Volume XVIII, No.2
Emotions - A Call to Prayer
Life on earth might boil down to this: Is there a Divine purpose or not? Atheists and agnostics - materialists - can be excused; they don’t know better than to reason mental health is really only brain health. But Christians should not be drawn along toward the more neoconservative view that mental health is something the Creator totally missed, and that mankind is left to manufacture its own remedies for depression and anxiety and all related MH issues - which, in my opinion, is pretty much all of them. Just as physical pain signals a physical irregularity, emotional pain generally signals a spiritual irregularity.
An MD might rather explain something like depression as purely a chemical imbalance. Of course there is a chemical imbalance. But that imbalance is generally a natural reaction to something that should be addressed in its context. (Certainly there are cases where a physical condition can be factorial in unpleasant neurological activity; a dysfunctional thyroid can effect emotions, for example. Though it might be argued that emotional stress [and or physical neglect] caused the thyroid to dysfunction in the first place.) Christians need to be cautious when dealing with “mental health” issues. I do not flatly reject the idea of medications for emotional relief. But I do believe too many western Christians are buying into what is really a materialistic (spirit does not exist) persuasion, and opting for medicinal relief much too soon. It’s no coincidence the axiom “pain avoiding, pleasure seeking” was a western articulation of human nature.
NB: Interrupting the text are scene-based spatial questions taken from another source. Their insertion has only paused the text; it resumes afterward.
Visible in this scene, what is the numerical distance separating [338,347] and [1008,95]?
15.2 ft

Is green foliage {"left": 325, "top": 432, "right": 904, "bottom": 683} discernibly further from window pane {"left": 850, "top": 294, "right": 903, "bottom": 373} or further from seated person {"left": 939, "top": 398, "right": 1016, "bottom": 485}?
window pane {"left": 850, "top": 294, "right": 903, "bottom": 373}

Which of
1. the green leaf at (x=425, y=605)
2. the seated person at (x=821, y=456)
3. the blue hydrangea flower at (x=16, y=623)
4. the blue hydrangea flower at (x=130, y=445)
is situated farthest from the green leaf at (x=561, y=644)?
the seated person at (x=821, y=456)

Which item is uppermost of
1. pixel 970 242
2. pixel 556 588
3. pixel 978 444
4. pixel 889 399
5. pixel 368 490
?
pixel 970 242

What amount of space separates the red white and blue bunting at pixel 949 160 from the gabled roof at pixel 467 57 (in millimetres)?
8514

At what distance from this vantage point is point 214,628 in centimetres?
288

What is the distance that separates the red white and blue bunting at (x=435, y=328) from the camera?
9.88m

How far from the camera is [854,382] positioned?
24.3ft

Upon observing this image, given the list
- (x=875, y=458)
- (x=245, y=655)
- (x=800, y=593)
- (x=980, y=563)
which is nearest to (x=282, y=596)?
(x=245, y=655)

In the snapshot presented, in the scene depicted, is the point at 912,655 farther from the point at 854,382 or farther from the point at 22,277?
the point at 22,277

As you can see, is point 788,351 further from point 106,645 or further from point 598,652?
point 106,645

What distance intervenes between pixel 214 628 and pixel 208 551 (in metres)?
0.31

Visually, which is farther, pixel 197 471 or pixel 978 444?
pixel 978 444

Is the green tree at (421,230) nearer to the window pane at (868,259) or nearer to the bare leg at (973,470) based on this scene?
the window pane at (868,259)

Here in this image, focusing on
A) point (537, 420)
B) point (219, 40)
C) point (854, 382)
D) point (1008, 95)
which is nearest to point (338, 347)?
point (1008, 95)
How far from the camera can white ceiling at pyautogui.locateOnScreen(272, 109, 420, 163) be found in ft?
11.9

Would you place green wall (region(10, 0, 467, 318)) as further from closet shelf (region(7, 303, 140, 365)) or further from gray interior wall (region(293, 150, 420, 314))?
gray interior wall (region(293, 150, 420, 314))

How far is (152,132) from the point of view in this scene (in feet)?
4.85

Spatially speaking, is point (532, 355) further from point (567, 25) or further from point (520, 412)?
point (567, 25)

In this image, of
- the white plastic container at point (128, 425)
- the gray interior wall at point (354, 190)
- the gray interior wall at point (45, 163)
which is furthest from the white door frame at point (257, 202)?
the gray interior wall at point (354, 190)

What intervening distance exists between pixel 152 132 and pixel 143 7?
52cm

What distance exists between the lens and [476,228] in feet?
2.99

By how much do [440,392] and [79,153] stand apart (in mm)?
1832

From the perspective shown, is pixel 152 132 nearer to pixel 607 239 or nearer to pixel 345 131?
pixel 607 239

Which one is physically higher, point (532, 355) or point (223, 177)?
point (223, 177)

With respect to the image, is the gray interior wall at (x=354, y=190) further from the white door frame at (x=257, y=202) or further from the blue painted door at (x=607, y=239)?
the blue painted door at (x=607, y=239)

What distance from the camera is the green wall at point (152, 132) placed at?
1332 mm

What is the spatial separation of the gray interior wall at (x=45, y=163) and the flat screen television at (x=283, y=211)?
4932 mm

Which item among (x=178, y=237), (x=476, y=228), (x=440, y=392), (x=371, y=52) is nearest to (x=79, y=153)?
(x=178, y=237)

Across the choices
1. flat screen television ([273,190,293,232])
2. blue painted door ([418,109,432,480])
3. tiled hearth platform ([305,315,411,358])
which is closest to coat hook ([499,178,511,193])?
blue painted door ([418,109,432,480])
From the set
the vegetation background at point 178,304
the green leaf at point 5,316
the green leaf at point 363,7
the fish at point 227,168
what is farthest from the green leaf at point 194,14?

Emotional pain is, I believe, most often a call to prayer. That’s a problem for us now, because very few understand anything about prayer. If it doesn’t work like a credit card or a medication, then we don’t have any use for it. Furthermore, we tend to think emotional suffering is a clue that God is absent and disinterested, which in turn has a way of affirming for us the wisdom of always taking the easy way out.
Trust and the work of prayer are not easy. Little wonder we prefer pills. But medications won’t answer spiritual unrest. They can make us less aware, but they cannot address the issues. With the state the world is in, doesn’t it stand to reason that the call to prayer must increase in intensity? How would we experience that call, if not in terms of emotional unrest?